**Instructions for the task:** Update all of the lines below by replacing "photographic position" with "camera position" wherever it appears, and keep everything else unchanged. Leave the pictures out of your answer.

**Excerpted records:**
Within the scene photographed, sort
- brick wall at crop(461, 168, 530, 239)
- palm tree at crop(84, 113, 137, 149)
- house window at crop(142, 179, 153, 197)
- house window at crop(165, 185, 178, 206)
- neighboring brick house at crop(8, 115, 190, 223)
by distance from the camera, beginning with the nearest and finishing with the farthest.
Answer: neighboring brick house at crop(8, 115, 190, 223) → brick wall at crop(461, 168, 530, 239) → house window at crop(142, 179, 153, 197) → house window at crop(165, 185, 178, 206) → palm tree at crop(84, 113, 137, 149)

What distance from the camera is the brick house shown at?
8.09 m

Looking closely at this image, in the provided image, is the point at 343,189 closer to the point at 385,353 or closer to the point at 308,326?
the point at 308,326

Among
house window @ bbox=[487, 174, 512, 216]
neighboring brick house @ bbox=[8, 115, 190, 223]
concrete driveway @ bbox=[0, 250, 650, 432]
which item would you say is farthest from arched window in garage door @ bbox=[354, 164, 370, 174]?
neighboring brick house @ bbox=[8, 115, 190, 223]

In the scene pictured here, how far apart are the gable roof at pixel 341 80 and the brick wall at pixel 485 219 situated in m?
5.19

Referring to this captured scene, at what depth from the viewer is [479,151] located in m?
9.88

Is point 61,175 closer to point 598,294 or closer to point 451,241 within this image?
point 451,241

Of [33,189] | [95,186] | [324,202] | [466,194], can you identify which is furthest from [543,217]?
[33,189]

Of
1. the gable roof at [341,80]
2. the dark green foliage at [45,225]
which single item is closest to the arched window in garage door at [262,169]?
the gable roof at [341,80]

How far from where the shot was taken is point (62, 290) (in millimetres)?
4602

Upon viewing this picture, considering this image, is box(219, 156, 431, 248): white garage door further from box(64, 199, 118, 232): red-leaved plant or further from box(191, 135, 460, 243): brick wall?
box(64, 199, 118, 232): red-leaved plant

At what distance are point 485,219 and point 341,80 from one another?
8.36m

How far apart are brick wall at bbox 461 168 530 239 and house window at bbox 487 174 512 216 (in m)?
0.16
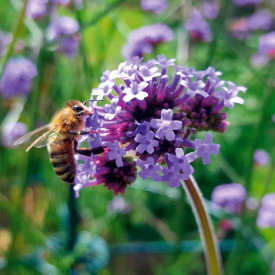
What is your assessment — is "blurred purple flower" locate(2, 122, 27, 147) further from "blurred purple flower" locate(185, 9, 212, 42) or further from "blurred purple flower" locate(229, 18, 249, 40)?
"blurred purple flower" locate(229, 18, 249, 40)

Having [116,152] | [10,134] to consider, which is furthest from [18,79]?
[116,152]

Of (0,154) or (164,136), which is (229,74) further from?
(164,136)

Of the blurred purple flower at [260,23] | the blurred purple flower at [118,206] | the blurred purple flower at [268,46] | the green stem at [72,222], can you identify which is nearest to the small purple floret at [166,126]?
the green stem at [72,222]

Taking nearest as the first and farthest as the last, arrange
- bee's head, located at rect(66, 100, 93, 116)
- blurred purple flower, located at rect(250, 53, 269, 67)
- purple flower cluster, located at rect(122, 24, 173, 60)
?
bee's head, located at rect(66, 100, 93, 116), purple flower cluster, located at rect(122, 24, 173, 60), blurred purple flower, located at rect(250, 53, 269, 67)

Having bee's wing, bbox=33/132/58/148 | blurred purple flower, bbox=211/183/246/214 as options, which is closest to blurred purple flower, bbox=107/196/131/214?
blurred purple flower, bbox=211/183/246/214

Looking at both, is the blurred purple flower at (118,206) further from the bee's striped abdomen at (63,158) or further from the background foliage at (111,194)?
the bee's striped abdomen at (63,158)

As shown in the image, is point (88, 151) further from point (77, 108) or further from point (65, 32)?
point (65, 32)
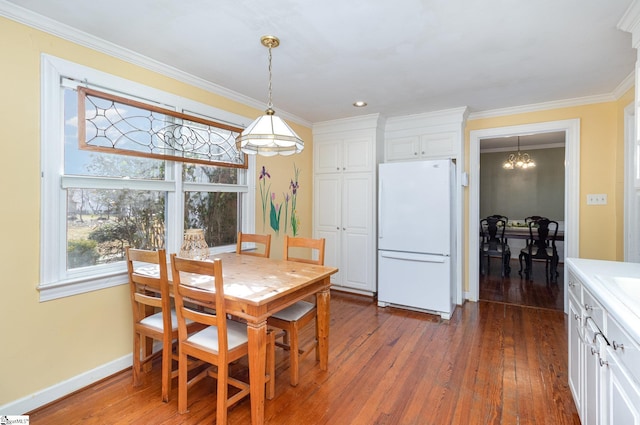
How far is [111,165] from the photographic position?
2.26 metres

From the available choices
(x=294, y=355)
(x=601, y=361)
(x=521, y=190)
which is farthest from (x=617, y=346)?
(x=521, y=190)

**Task solution:**
Within the scene photographed, sort
- brick wall at crop(461, 168, 530, 239)
- palm tree at crop(84, 113, 137, 149)
- house window at crop(142, 179, 153, 197)
- house window at crop(165, 185, 178, 206)
- neighboring brick house at crop(8, 115, 190, 223)
by distance from the camera, beginning with the nearest and finishing with the farthest.
Answer: neighboring brick house at crop(8, 115, 190, 223) → brick wall at crop(461, 168, 530, 239) → house window at crop(142, 179, 153, 197) → house window at crop(165, 185, 178, 206) → palm tree at crop(84, 113, 137, 149)

What distance from the camera is the brick house shown at?
8.09 m

Looking closely at this image, in the provided image, is the point at 343,189 closer to the point at 385,353 or closer to the point at 308,326?
the point at 308,326

Among
house window @ bbox=[487, 174, 512, 216]
neighboring brick house @ bbox=[8, 115, 190, 223]
concrete driveway @ bbox=[0, 250, 650, 432]
which item would you say is farthest from arched window in garage door @ bbox=[354, 164, 370, 174]?
neighboring brick house @ bbox=[8, 115, 190, 223]

In the scene pictured here, how far apart are the gable roof at pixel 341 80 and the brick wall at pixel 485 219 situated in m?
5.19

Referring to this captured scene, at what depth from the viewer is [479,151] located in m?
9.88

Is point 61,175 closer to point 598,294 or closer to point 451,241 within this image?
point 451,241

Of [33,189] | [95,186] | [324,202] | [466,194], can you identify which is furthest from [543,217]?
[33,189]

Of
1. the gable roof at [341,80]
2. the dark green foliage at [45,225]
which single item is closest to the arched window in garage door at [262,169]?
the gable roof at [341,80]

How far from where the shot was taken is point (62, 290) (in millimetres)?
4602

Upon viewing this picture, considering this image, is box(219, 156, 431, 248): white garage door further from box(64, 199, 118, 232): red-leaved plant or further from box(191, 135, 460, 243): brick wall?
box(64, 199, 118, 232): red-leaved plant

At what distance are point 485,219 and point 341,80 from one another?
8.36m

How far apart are brick wall at bbox 461 168 530 239 and house window at bbox 487 174 512 216 (in m)?
0.16
What is your assessment — is "blurred purple flower" locate(2, 122, 27, 147) further from "blurred purple flower" locate(185, 9, 212, 42) or further from "blurred purple flower" locate(229, 18, 249, 40)?
"blurred purple flower" locate(229, 18, 249, 40)

Having [116,152] | [10,134] to consider, which is furthest from [18,79]?
[116,152]

Of (0,154) or (164,136), which is (229,74) further from?
(164,136)

Of the blurred purple flower at [260,23] | the blurred purple flower at [118,206] | the blurred purple flower at [268,46] | the green stem at [72,222], can you identify which is nearest to the small purple floret at [166,126]?
the green stem at [72,222]

Taking nearest as the first and farthest as the last, arrange
- bee's head, located at rect(66, 100, 93, 116)
- blurred purple flower, located at rect(250, 53, 269, 67)
- purple flower cluster, located at rect(122, 24, 173, 60)
?
bee's head, located at rect(66, 100, 93, 116), purple flower cluster, located at rect(122, 24, 173, 60), blurred purple flower, located at rect(250, 53, 269, 67)

Having bee's wing, bbox=33/132/58/148 | blurred purple flower, bbox=211/183/246/214 as options, which is closest to blurred purple flower, bbox=107/196/131/214?
blurred purple flower, bbox=211/183/246/214

Looking at both, is the blurred purple flower at (118,206) further from the bee's striped abdomen at (63,158) or further from the background foliage at (111,194)?
the bee's striped abdomen at (63,158)

As shown in the image, is point (88, 151) further from point (77, 108) or further from point (65, 32)?
point (65, 32)
How far is [111,165] from the camera position?
2.26 metres

From the available choices
(x=294, y=355)
(x=601, y=361)
(x=521, y=190)
which is farthest from (x=617, y=346)?
(x=521, y=190)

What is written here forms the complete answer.